Bei einer Großveranstaltung wie dem Hessentag sind viele Schreckensszenarien vorstellbar. Doch die Bad Vilbeler Polizei bleibt gelassen, denn sie zeigt sich vorbereitet.
Bad Vilbel. Als kürzlich ein Polizeihubschrauber für längere Zeit über Bad Vilbel kreiste, wunderten sich viele, was denn passiert sei. Manche tippten auf Facebook auf einen entflohenen Einbrecher. Doch war der Rundflug etwas ganz anderem dienlich. Denn aus der Luft verschafften sich der Bad Vilbeler Polizeichef Jürgen Werner gemeinsam mit dem mittelhessischen Polizeipräsidenten Bernd Paul und dem Bad Vilbeler Hessentagsbeauftragten Claus Günther Kunzmann einen Überblick, um sich auf den möglichen Hessentag 2020 vorzubereiten.
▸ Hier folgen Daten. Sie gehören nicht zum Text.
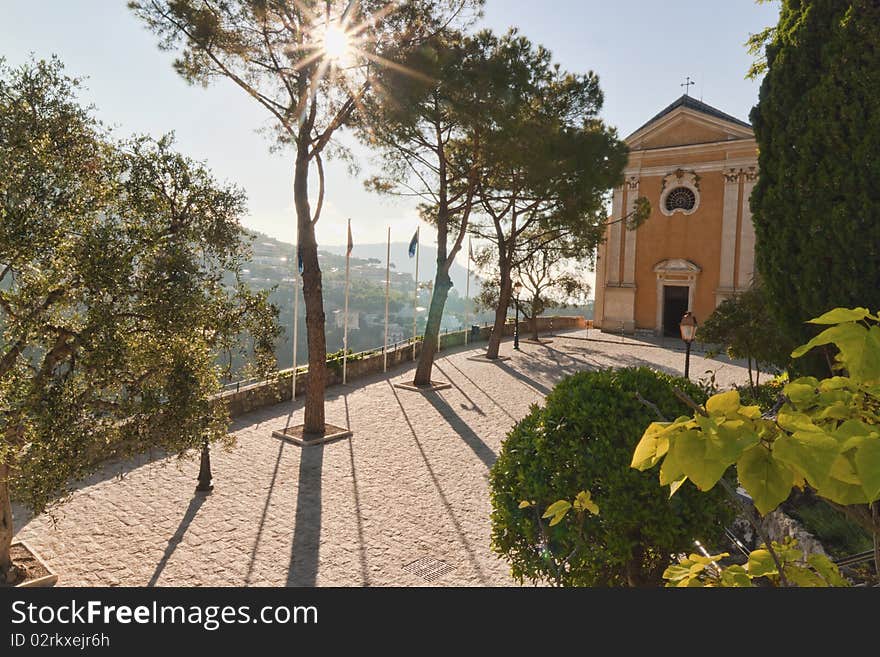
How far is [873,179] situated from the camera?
20.2ft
Die Fragen dabei: Wo kann es zu Verkehrsproblemen kommen, wo müssen Gegenaktionen eingeleitet werden?
Bereits vorab trafen sich die Flieger mit Bürgermeister Thomas Stöhr (CDU), um mögliche Problemfelder aus der Sicht der Polizei zu besprechen. „Wir wollen für Bad Vilbel gut aufgestellt sein, dazu haben wir auch noch genug Zeit“, sagt Polizeichef Werner. Und weiter: „Die Verkehrssituation in Bad Vilbel ist schon lange problematisch. Der Blick aufs Gelände ist dabei durch nichts zu ersetzen“, ist er überzeugt.
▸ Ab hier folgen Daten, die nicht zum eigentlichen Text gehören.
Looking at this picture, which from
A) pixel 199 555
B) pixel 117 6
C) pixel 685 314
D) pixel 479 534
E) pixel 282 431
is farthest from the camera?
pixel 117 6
Ein Problemfeld: Die Landesstraße 3008, die aus Richtung Gronau auf die B 3 führt. Staus sind hier an der Tagesordnung. „Schon jetzt sieht man, dass Rettungsgassen im Alltag kaum funktionieren. Hier müssen wir schauen, wie wir Einsatz- und Rettungskräfte schnell rein- und rausbekommen.“ Das gelte aber nicht nur für belebte Straßen, sondern etwa auch für den Bad Vilbeler Stadtwald.
Nicht nur der rollende, auch der stehende Verkehr muss geregelt werden. Deswegen haben sich die Beteiligten aus dem Hubschrauber auch mögliche Parkflächen angesehen. Und Luftaufnahmen gemacht. „Denn in die weiteren Planungen müssen auch die Verkehrsplaner von Hessen Mobil, aber auch die Feuerwehr und Rettungskräfte eingebunden werden.“
Kein Größenwahn
Nicht nur auf der Straße kann es indes zu Problemen kommen. Denn mit dem bevorstehenden Ausbau der Bahn zwischen Frankfurt-West und Bad Vilbel könnte es zum Hessentag ebenfalls eng werden. Schon jetzt sei die Bahn sehr eng getaktet, das Stockheimer Lieschen fahre mit Überlänge, an Bahnhöfen wie in Büdesheim sei aus einem Waggon kein Ein- und Aussteigen möglich.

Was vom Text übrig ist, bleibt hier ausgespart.